BEGIN RECORD EXTRACTS
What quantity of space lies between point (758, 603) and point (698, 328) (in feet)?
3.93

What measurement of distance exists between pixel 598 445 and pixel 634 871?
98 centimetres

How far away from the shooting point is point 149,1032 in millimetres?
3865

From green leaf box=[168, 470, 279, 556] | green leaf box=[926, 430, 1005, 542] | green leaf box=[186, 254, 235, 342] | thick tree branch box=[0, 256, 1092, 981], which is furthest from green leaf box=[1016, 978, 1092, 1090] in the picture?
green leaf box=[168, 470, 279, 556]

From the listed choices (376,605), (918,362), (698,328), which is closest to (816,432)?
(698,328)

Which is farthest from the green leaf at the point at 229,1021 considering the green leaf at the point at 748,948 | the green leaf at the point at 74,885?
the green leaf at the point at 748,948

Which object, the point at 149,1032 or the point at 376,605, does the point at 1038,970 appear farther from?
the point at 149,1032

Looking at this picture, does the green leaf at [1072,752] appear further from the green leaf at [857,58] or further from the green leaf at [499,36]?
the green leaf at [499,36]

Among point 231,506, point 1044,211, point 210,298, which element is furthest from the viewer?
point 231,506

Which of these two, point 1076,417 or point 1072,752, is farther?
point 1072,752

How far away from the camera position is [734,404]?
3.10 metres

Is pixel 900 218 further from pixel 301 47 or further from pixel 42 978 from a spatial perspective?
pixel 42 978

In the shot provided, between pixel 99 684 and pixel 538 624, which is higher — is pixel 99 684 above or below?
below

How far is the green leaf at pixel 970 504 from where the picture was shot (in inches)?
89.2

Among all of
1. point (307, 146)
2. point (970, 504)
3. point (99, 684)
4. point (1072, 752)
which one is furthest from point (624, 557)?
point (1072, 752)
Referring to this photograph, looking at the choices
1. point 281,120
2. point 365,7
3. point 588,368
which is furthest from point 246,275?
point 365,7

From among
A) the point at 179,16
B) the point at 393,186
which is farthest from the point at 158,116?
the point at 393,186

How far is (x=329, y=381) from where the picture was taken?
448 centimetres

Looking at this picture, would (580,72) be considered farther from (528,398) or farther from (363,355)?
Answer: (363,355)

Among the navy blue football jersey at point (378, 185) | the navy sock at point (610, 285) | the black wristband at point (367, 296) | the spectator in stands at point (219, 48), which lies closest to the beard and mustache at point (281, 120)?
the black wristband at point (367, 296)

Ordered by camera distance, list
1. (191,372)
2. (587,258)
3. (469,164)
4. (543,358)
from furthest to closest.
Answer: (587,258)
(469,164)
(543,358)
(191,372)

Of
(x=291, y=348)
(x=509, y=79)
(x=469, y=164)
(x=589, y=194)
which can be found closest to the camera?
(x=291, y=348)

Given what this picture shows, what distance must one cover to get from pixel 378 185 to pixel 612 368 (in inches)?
END RECORD EXTRACTS
Copy only the stretch running from the line containing "Which object, the" to the final line of the entries, both ends included, exactly as it stands.

Which object, the point at 149,1032 or the point at 376,605, does the point at 1038,970 appear farther from?
the point at 149,1032

Looking at this picture, does the green leaf at [1072,752] appear further from the green leaf at [857,58] or further from the green leaf at [499,36]?
the green leaf at [499,36]

Among point 231,506, point 1044,211, point 210,298, which element is furthest from the viewer?
point 231,506

Which of these two, point 1076,417 or point 1072,752, is farther?
point 1072,752

How far away from the camera position is [734,404]?
3.10 metres

Is pixel 900 218 further from pixel 301 47 or further from pixel 42 978 from a spatial perspective?
pixel 42 978

In the shot provided, between pixel 99 684 and pixel 538 624, which is higher — is pixel 99 684 above or below?
below

How far is the green leaf at pixel 970 504 from where the picture was shot (in inches)?
89.2

Among all of
1. point (307, 146)
2. point (970, 504)
3. point (99, 684)
4. point (1072, 752)
which one is furthest from point (624, 557)?
point (1072, 752)
Referring to this photograph, looking at the choices
1. point 281,120
2. point 365,7
3. point 588,368
which is furthest from point 246,275?
point 365,7

From among
A) the point at 179,16
B) the point at 393,186
which is farthest from the point at 158,116?
the point at 393,186

How far is (x=329, y=381) from where the picture was taken?
448 centimetres

Looking at this picture, would (580,72) be considered farther from (528,398) or farther from (363,355)?
Answer: (363,355)

Among the navy blue football jersey at point (378, 185) | the navy sock at point (610, 285) | the black wristband at point (367, 296) | the spectator in stands at point (219, 48), which lies closest to the beard and mustache at point (281, 120)?
the black wristband at point (367, 296)

Ordered by camera distance, list
1. (191,372)
2. (587,258)
3. (469,164)
4. (543,358)
from furthest to closest.
Answer: (587,258)
(469,164)
(543,358)
(191,372)

Of
(x=291, y=348)
(x=509, y=79)
(x=469, y=164)
(x=589, y=194)
which can be found closest to the camera?
(x=291, y=348)

Given what this picture shows, what distance must one cover to get from pixel 378 185 to pixel 612 368 (in inches)?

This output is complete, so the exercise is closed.